‘This pain will never leave’ – Family’s heartache as coroner voices concerns about care of Odessa Carey

A heartbroken family are “very disappointed in the care” given to their sister in the weeks before she killed their mother.

Odessa Carey killed her 73-year-old mother before cutting off her head in April 2019. Her mum, who had the same name, was found dead on her bed at her Ashington home.

In April 2018, Carey was detained in the Lowry Ward, an acute mental health ward, in Newcastle following an assault on her mother and received follow on care from community treatment team.

READ MORE: Odessa Carey discharged from mental health care just months before she decapitated own mum

A four day inquest into the death of Odessa senior concluded on Friday, with the coroner raising concerns about the mental health care her daughter received from Cumbria, Northumberland, Tyne and Wear NHS Foundation Trust (CNTW) in the run up to the tragedy.

Coroner Andrew Hetherington acknowledge lessons had been learned by CNTW but said he would be writing to with concerns.
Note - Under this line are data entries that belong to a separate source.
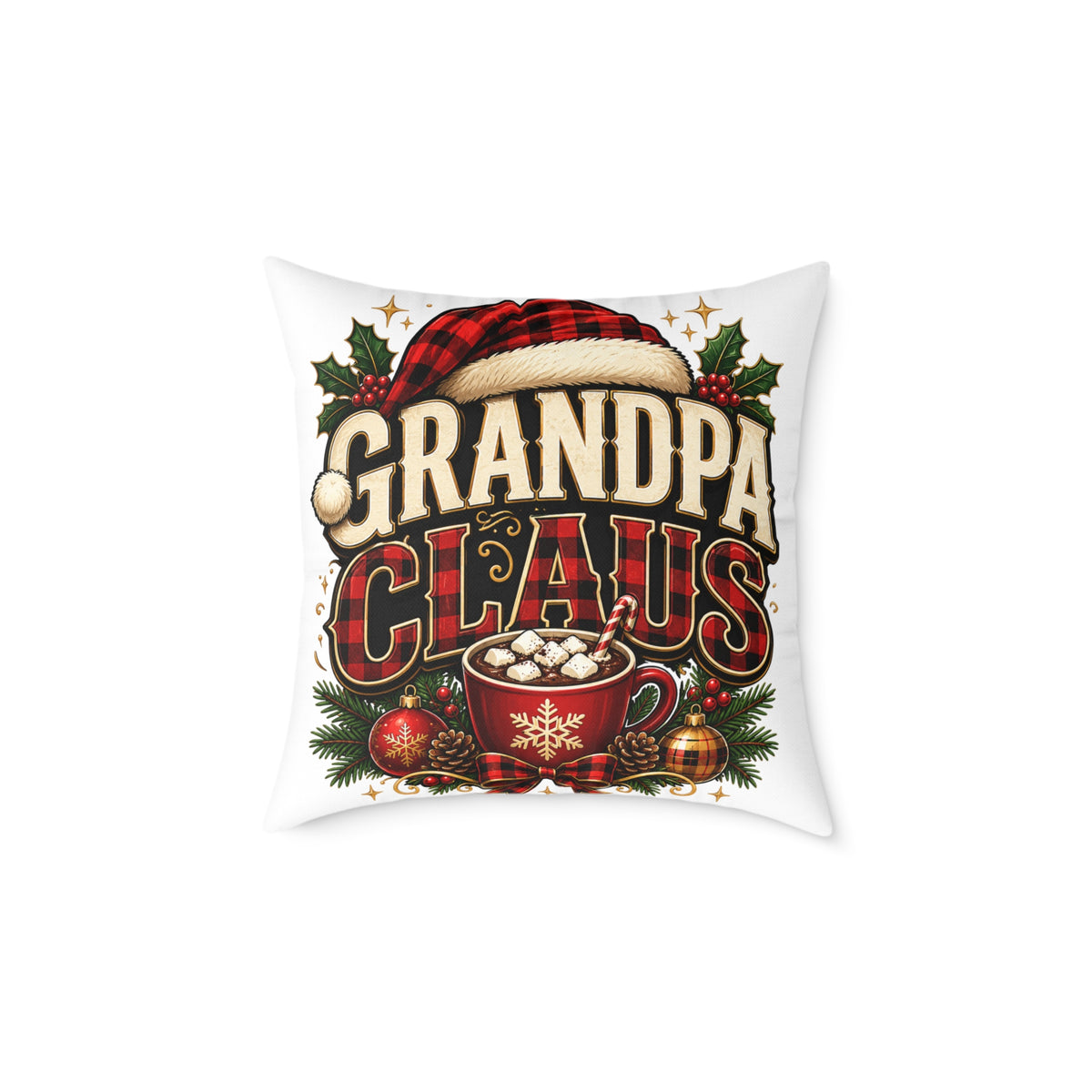 Grandpa Claus Christmas Throw Pillow — Festive Holiday Decorative Cushion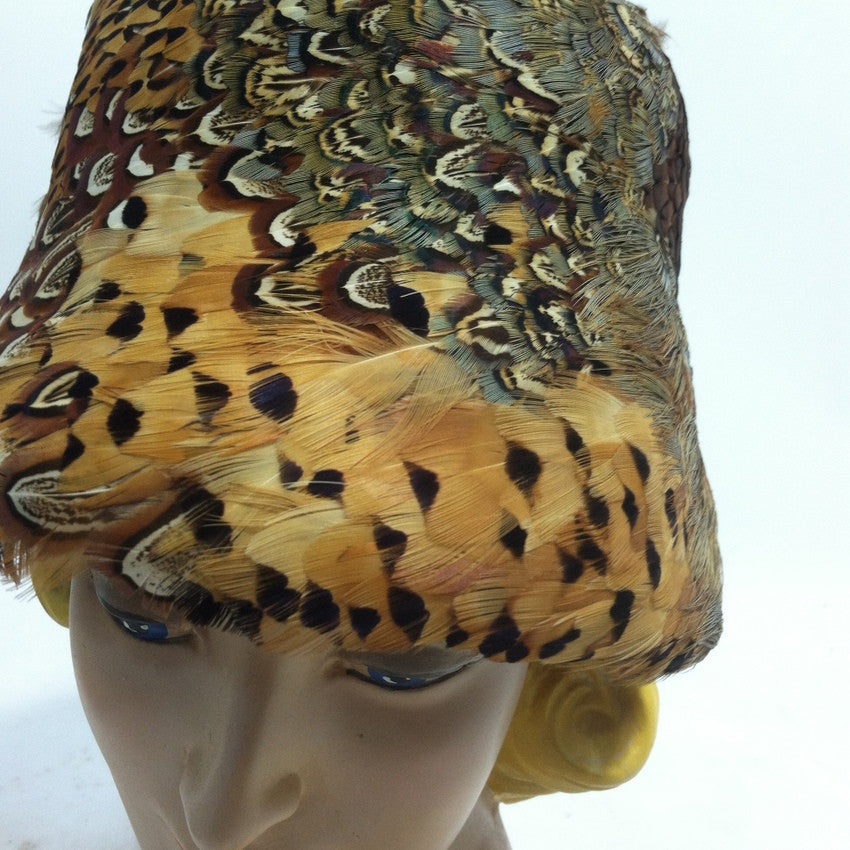 Brilliant Pheasant Feather Bucket Hat circa 1960s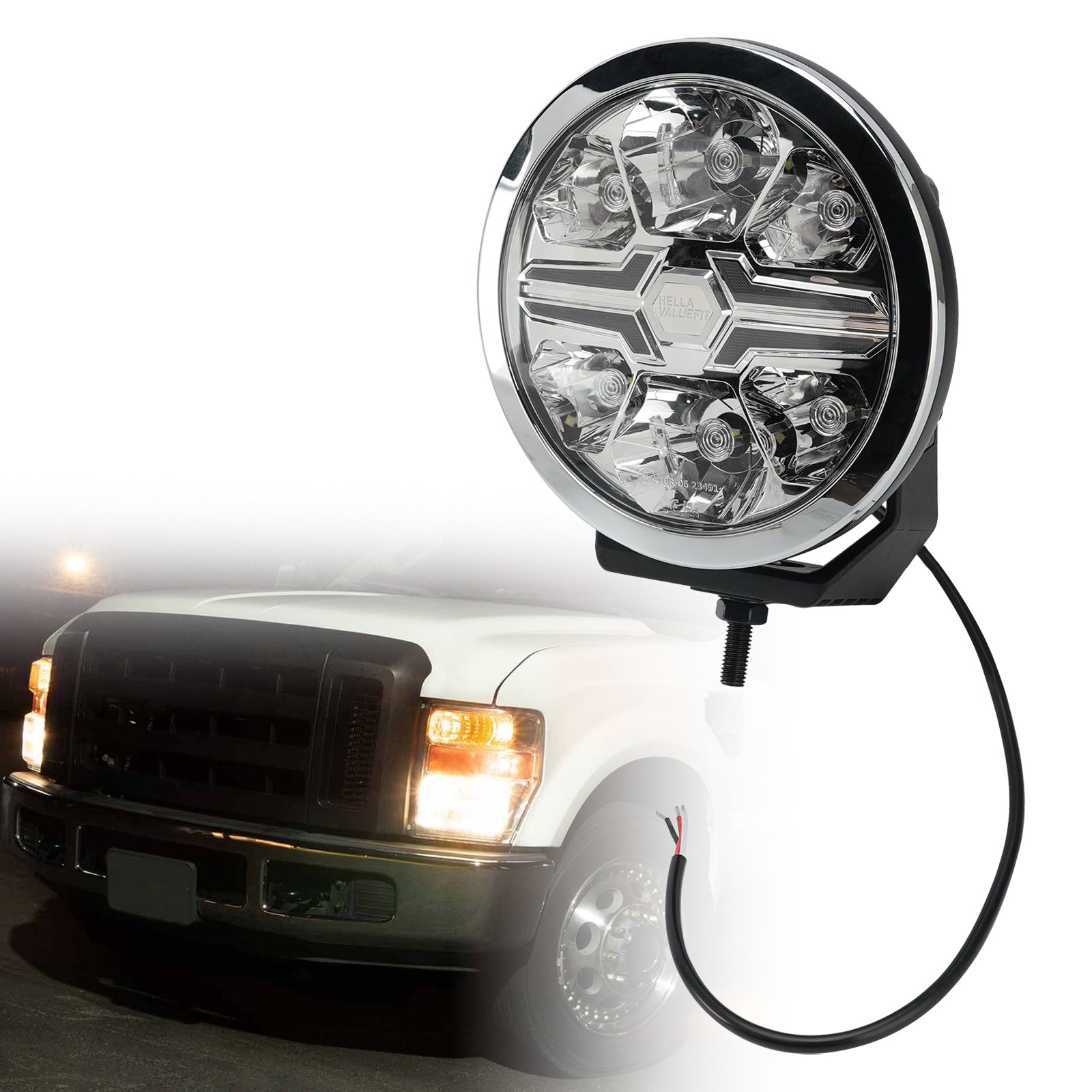 Lampe Auxiliaire Ronde ValueFit 7" Ref.50 12/24V 36W 1800LM 6000K Pour HELLA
Odessa Carey pictured with her mum, who had the same name.
Odessa Carey pictured with her mum, who had the same name.

This included trust guidelines not being followed consistently, records not being kept satisfactorily, her discharge from hospital not being well coordinated, and family not being involved.

Speaking on behalf of the family after the inquest, Lawrence Crook, Odessa senior’s oldest son, said: “Due to the evidence given, our family are very disappointed in the care given to our sister Odessa Carey resulting in the violent death of our beloved mother.
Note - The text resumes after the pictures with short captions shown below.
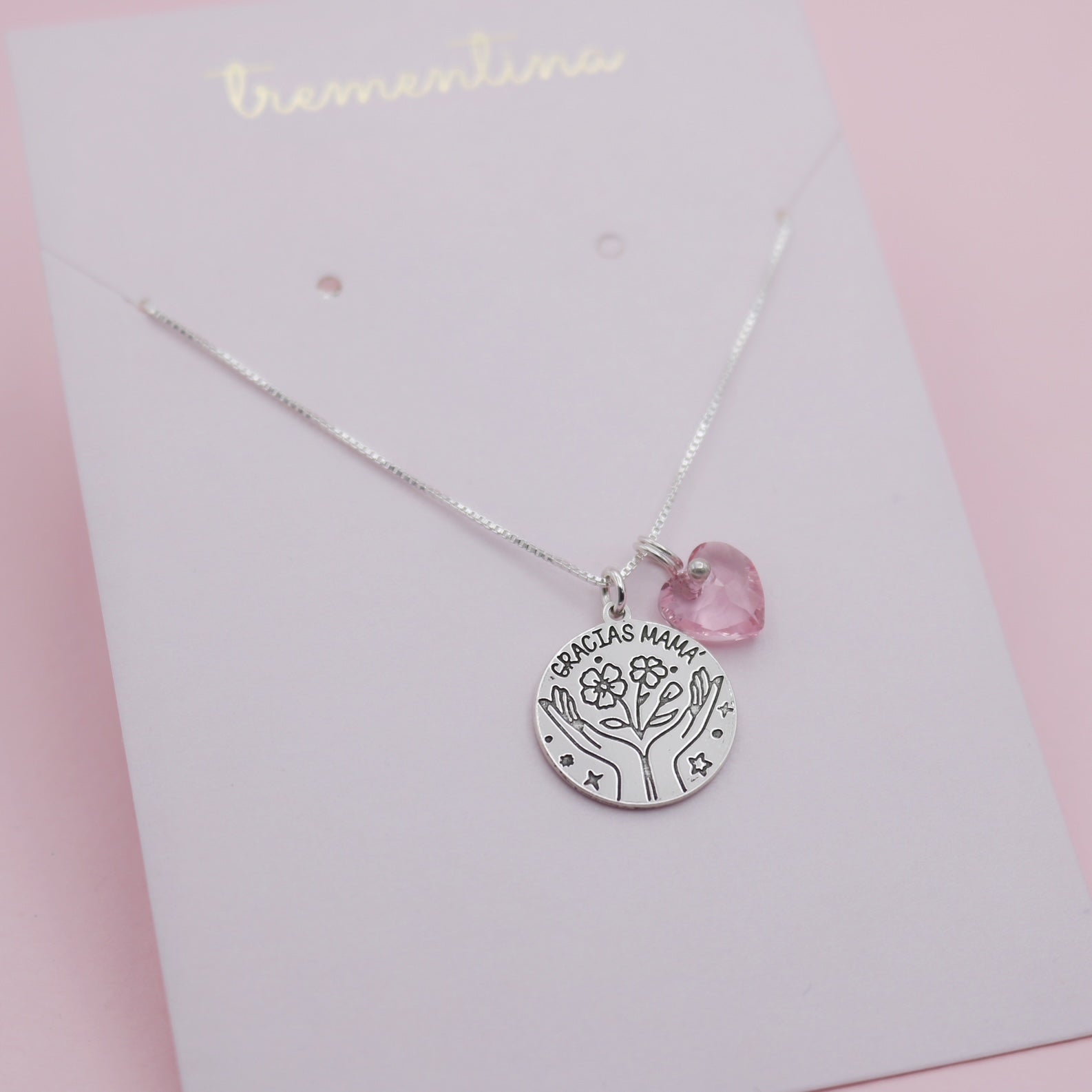 Collar en Plata Gracias Mamá Corazón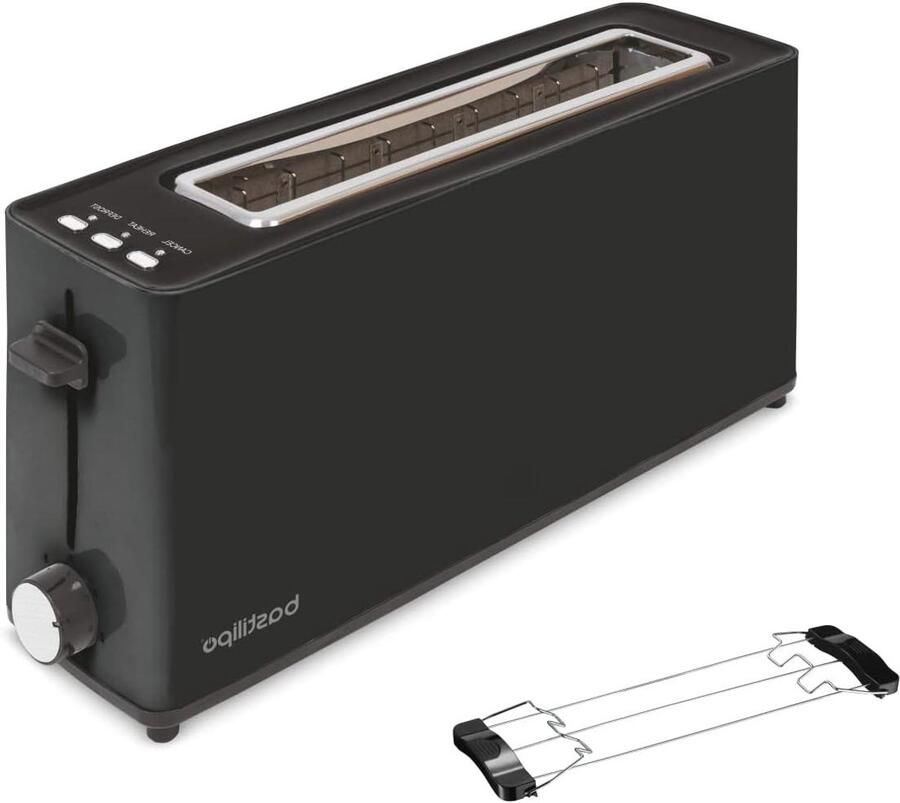 Broodrooster Lange sleuf Ontbijt Bereiden Automatisch centreren 900 Watt Zwart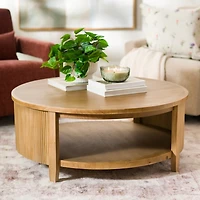 Round Brown Wood Sienna Coffee Table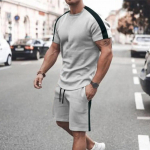 2 tk/komplekt Meeste T-s&auml;rk L&uuml;hikesed p&uuml;ksid Komplekt O Kaelus Kontrastv&auml;rv Kulumiskindel Elastne V&ouml;&ouml;koht Lahtised P&uuml;ksid Suvine Spordidress Spordiriided M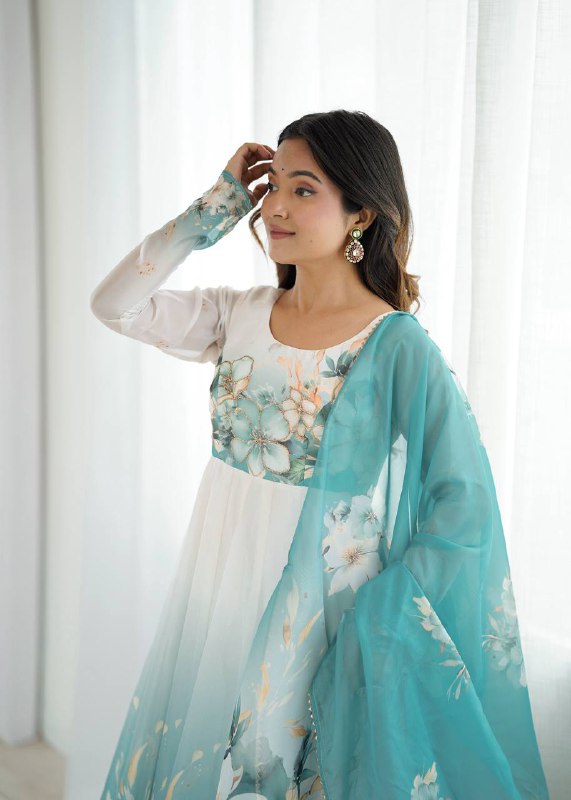Aqua Blue Organja Silk Flower Position Print Outing Work Salwar Suit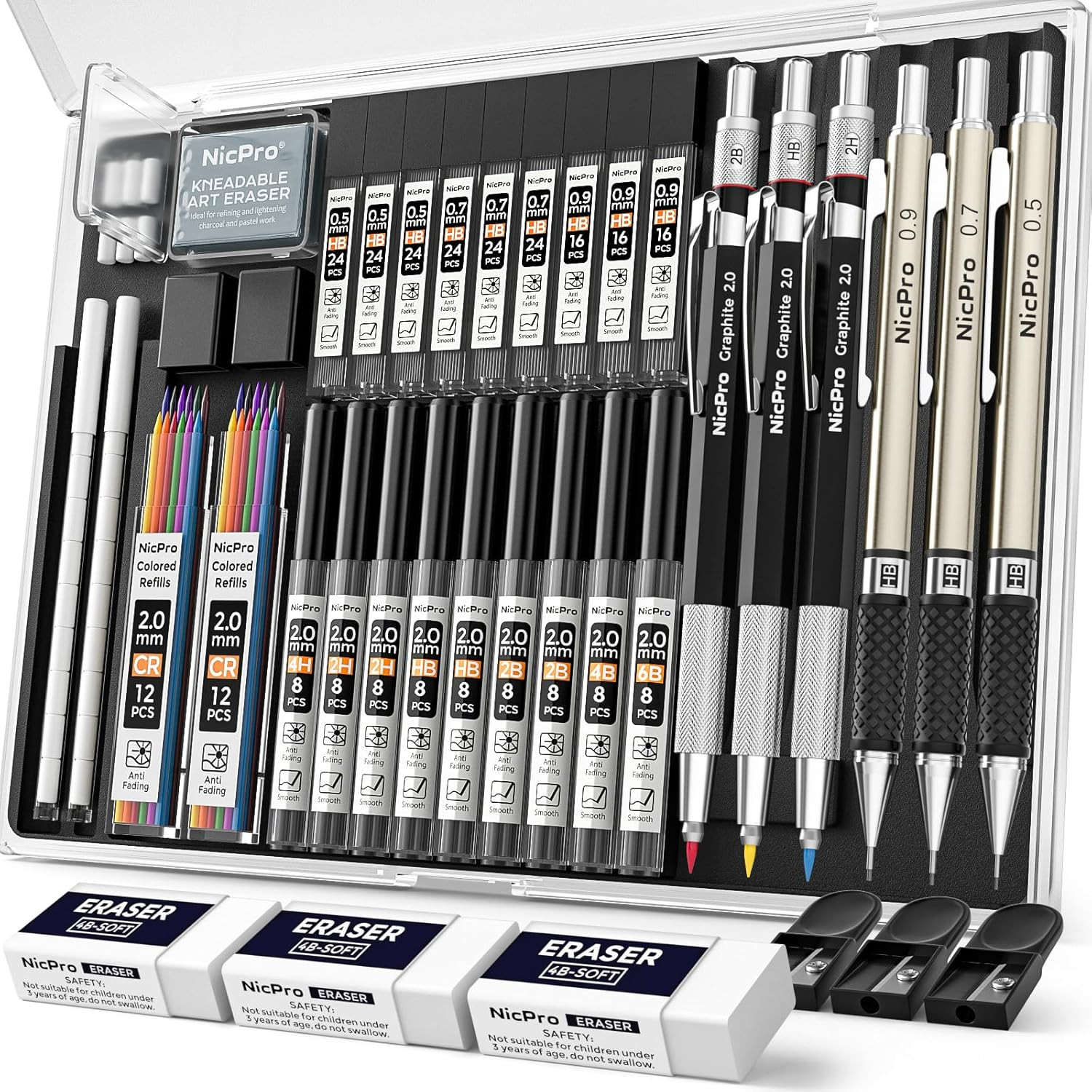 35PCS Art Mechanical Pencil Set, 3 PCS Metal Drafting Pencil | 0.5 & 0.7 & 0.9Mm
“Due to the evidence provided by the trust it was clear there were shortfalls in her discharge management when leaving the hospital leading up to May 2018 and the aftercare management given during the period leading up to our mother’s murder in 2019.

“We have heard in great detail from the group medical director that there has been corrective action by the hospital trust to tighten up the procedures to care for vulnerable people when they are released back into the public domain.
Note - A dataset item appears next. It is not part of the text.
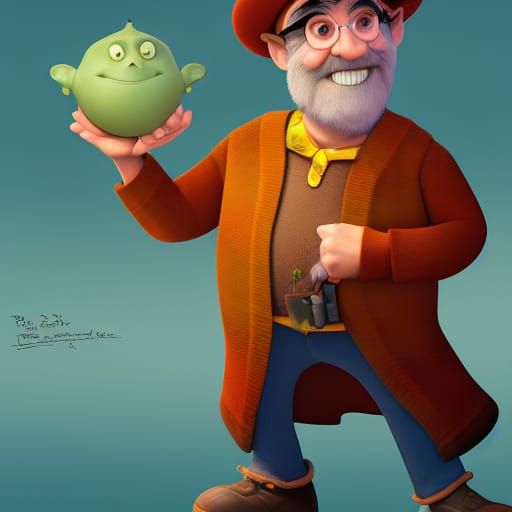 Terry Pratchett as Pixar-Style 3D Digital Art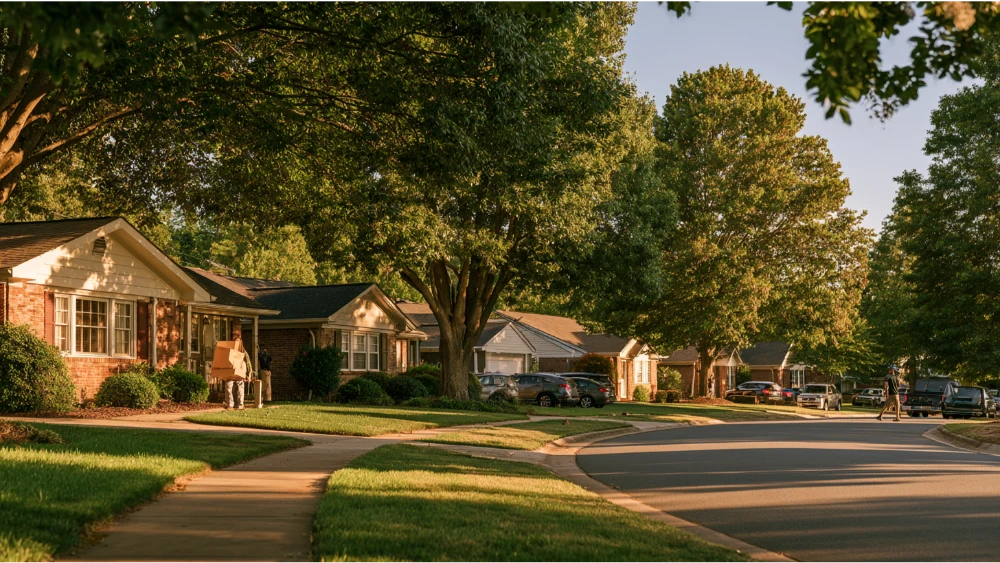 A residential neighborhood in Concord, North Carolina, with traditional brick homes, modern suburban houses, mature trees, and quiet streets.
“Clearly this is all too late for our mum and does not takeaway the distress and suffering as felt by our mother’s children, her brothers, sisters, grandchildren, nephews, nieces.

“This pain will never leave us we will await the final written report from the coroner’s findings before we follow up with any action.”

The hearing heard evidence that Carey would regularly express belief that the woman she was living with was not her real mother. She also believed her mother was letting other people into her house to steal her belongings.

Medics who discharged Carey from a psychiatric ward did not think she posed a high risk to others – despite knowing she had held a knife against the back her mother’s neck.

The court also heard how Odessa senior had been head-butted by Carey in the past and she felt intimidated by her daughter and could no longer live with her.

Odessa senior contacted a member of the care team in March 2018 asking if it would be possible to find her daughter somewhere to live., the court heard. The consultant who had been in charge of her care admitted the discharge had not been handled correctly.

The court heard after her discharge on May 30, Carey was homeless and a bed was found for her in a hostel in Blyth. The court was told she was left “wandering the streets” during the day with no money as she was not receiving benefits.

She was also only given four days’ worth of medication when she was discharged, was not registered with a doctor, and no appointment had been scheduled with a consultant psychiatrist.

Coroner Hetherington ruled Odessa’s death an unlawful killing.

Rajesh Nadkarni, medical director and deputy chief executive at CNTW said substantial changes and improvements had been made following the tragedy.

Dr Nadkarni added: “Extensive work has been undertaken over the past few years to improve processes and training to ensure that people’s families are involved in their care and treatment.

“We have improved and expanded the training all our clinical staff receive in domestic abuse and safeguarding to help staff recognise risk and feel confident to act.

“Our safeguarding policy has been changed so that there is more support available for our staff to help them make safeguarding decisions. Training has been redesigned and processes audited to provide assurance.

“We are pleased that HM Coroner recognised that the trust has learned lessons from this tragic case, and we are committed to learning further.

“We will be reflecting on the points raised by the coroner to make sure that we are doing everything we can to provide safe and effective services.”